Task statement: Working through the data below, reproduce word for word the line with "Photo '20' of Volkswagen Tiguan" and every line after it, both ends included, and omit the pictures.

Raw data:
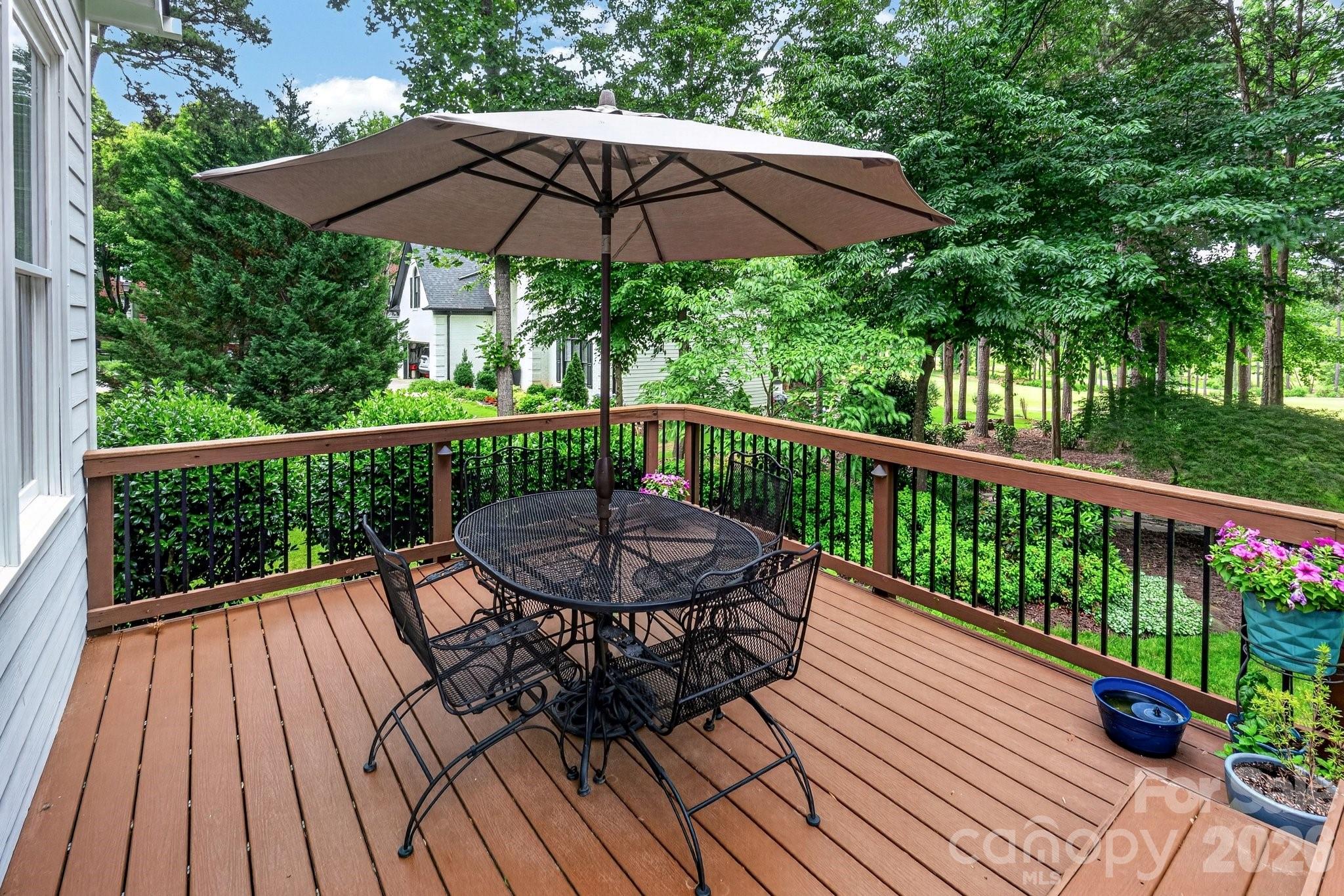 12230 Farnborough Road — Huntersville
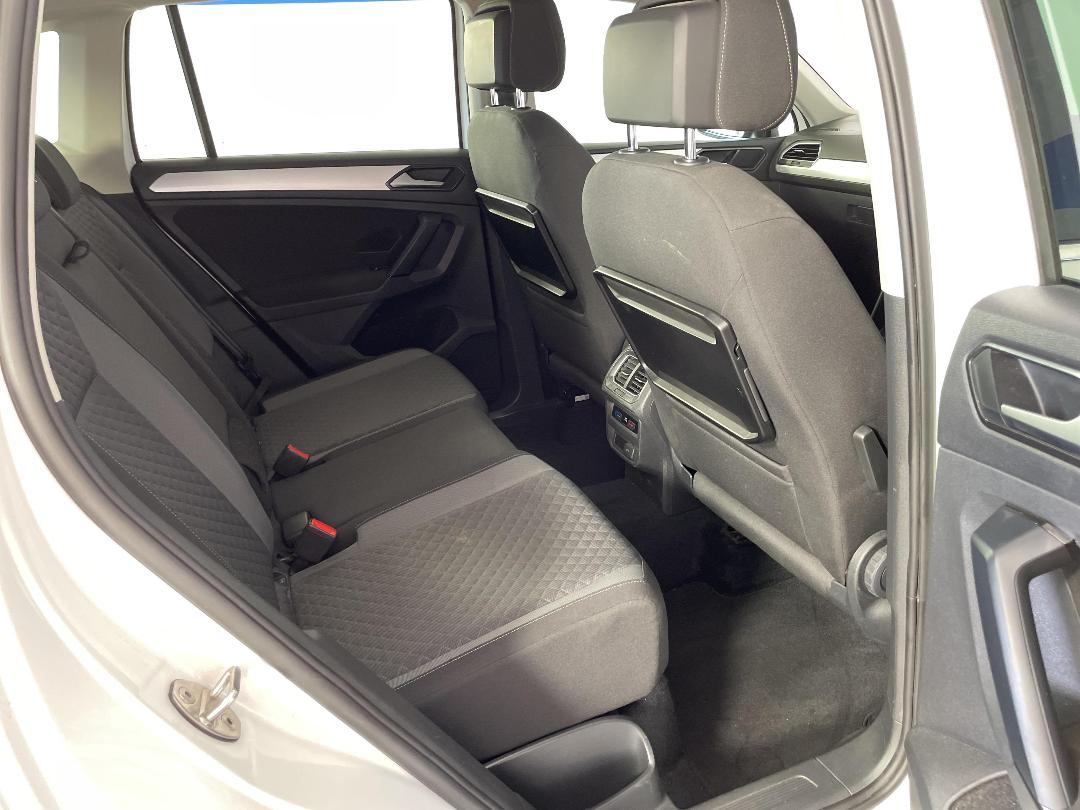 Photo '20' of Volkswagen Tiguan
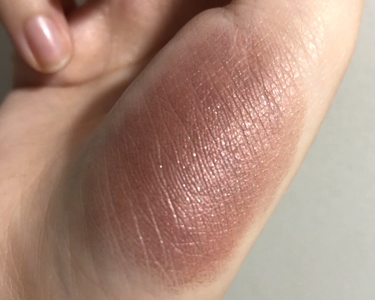 アディクション ザ アイシャドウ/ADDICTION/単色アイシャドウを使ったクチコミ（3枚目）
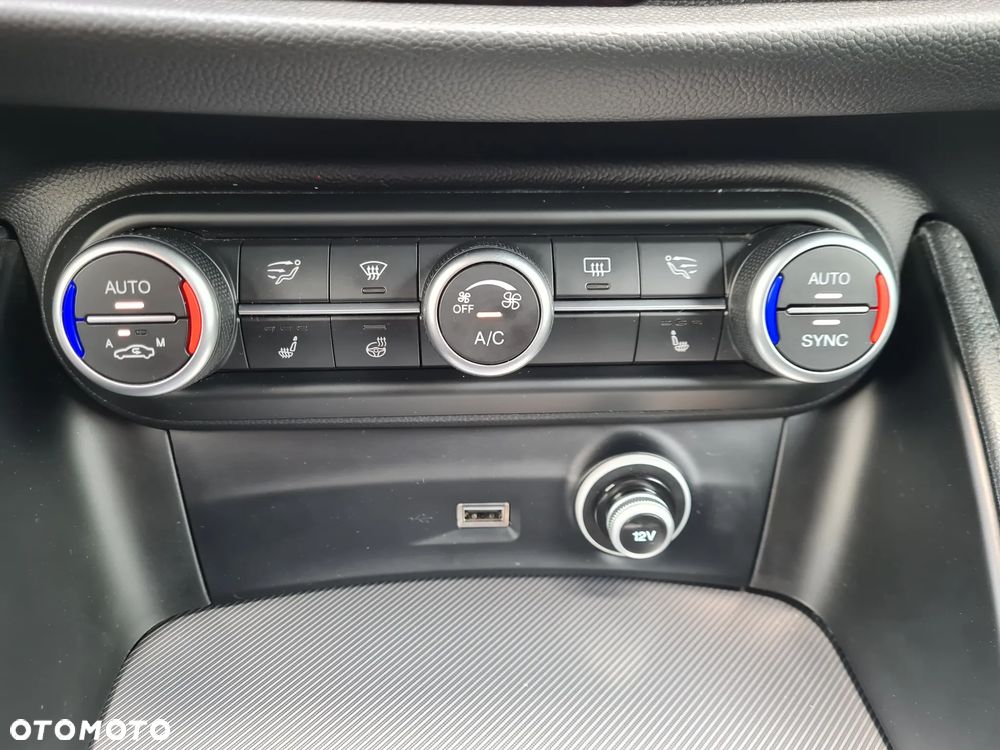 Alfa Romeo Stelvio 2.0 Turbo B-Tech Edition Q4 - 23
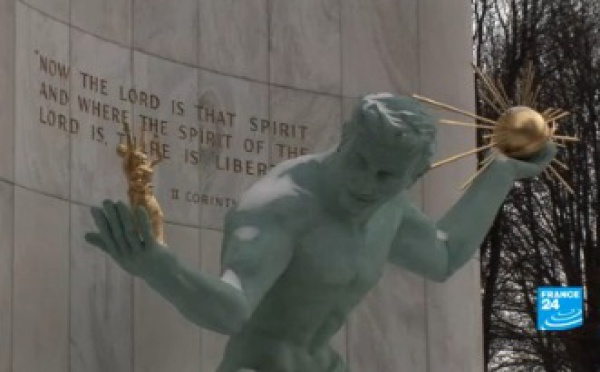 Actu à la une - Faillite d'un nouveau genre: Détroit dépose son bilan 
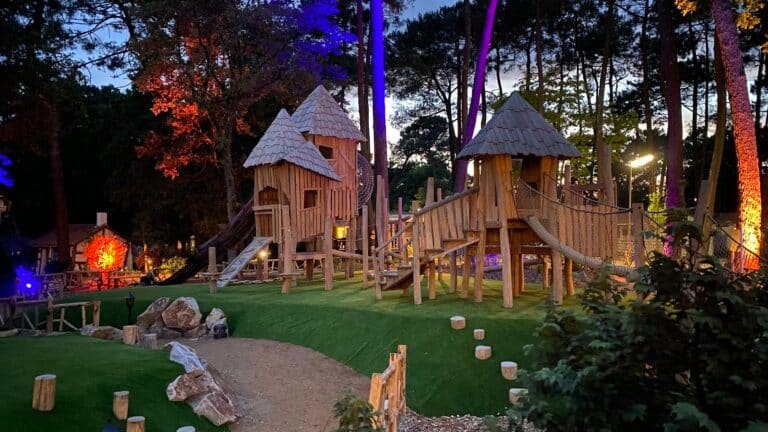 Camping Au Bois des Biches - photo 5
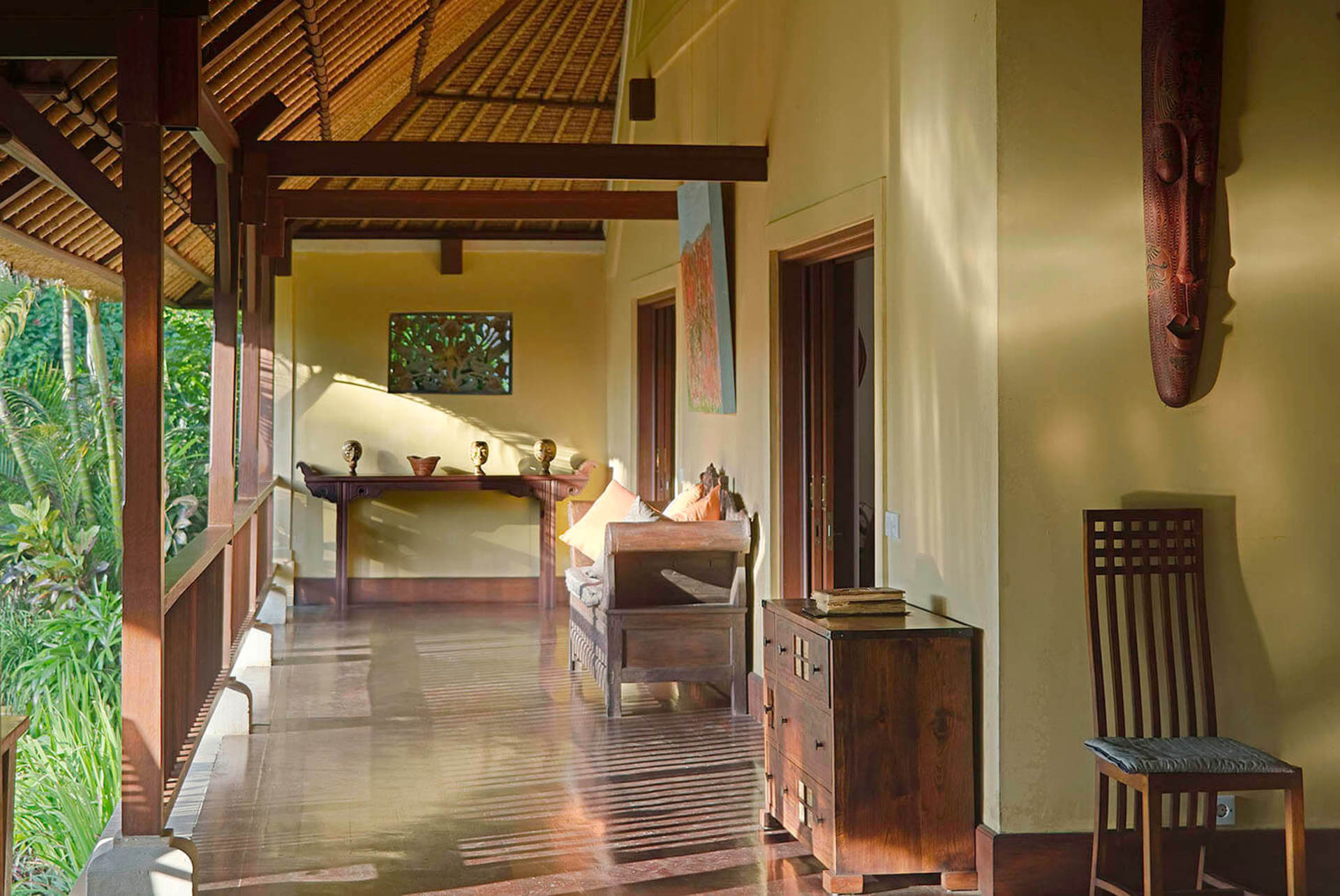 Luxury Hillside Retreat with Private Pool – Bali Villa 1049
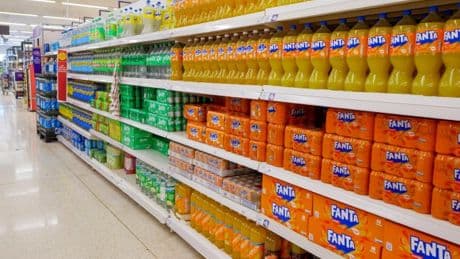 Urgent recall issued for popular Coca-Cola product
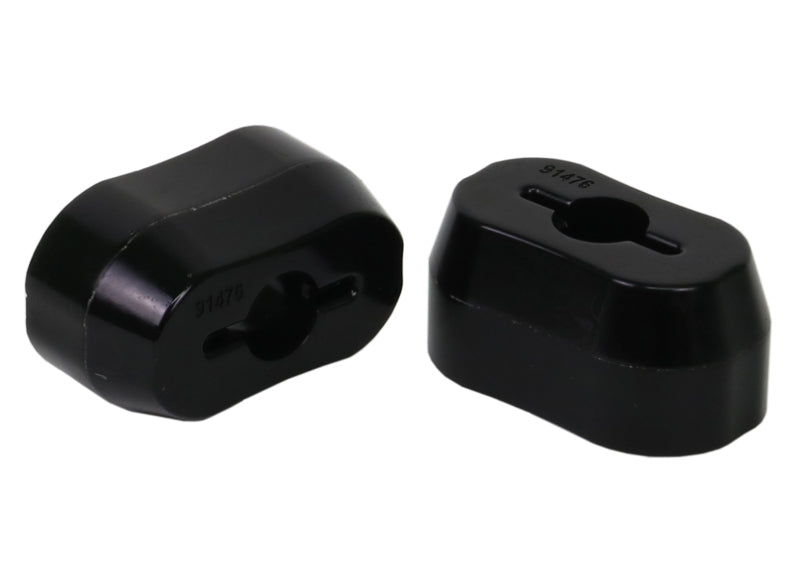 Load image into Gallery viewer, Whiteline KDT970M WL Diff Bushing/Inserts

Written answer:
 Photo '20' of Volkswagen Tiguan
 アディクション ザ アイシャドウ/ADDICTION/単色アイシャドウを使ったクチコミ（3枚目）
 Alfa Romeo Stelvio 2.0 Turbo B-Tech Edition Q4 - 23
 Actu à la une - Faillite d'un nouveau genre: Détroit dépose son bilan 
 Camping Au Bois des Biches - photo 5
 Luxury Hillside Retreat with Private Pool – Bali Villa 1049
 Urgent recall issued for popular Coca-Cola product
 Load image into Gallery viewer, Whiteline KDT970M WL Diff Bushing/Inserts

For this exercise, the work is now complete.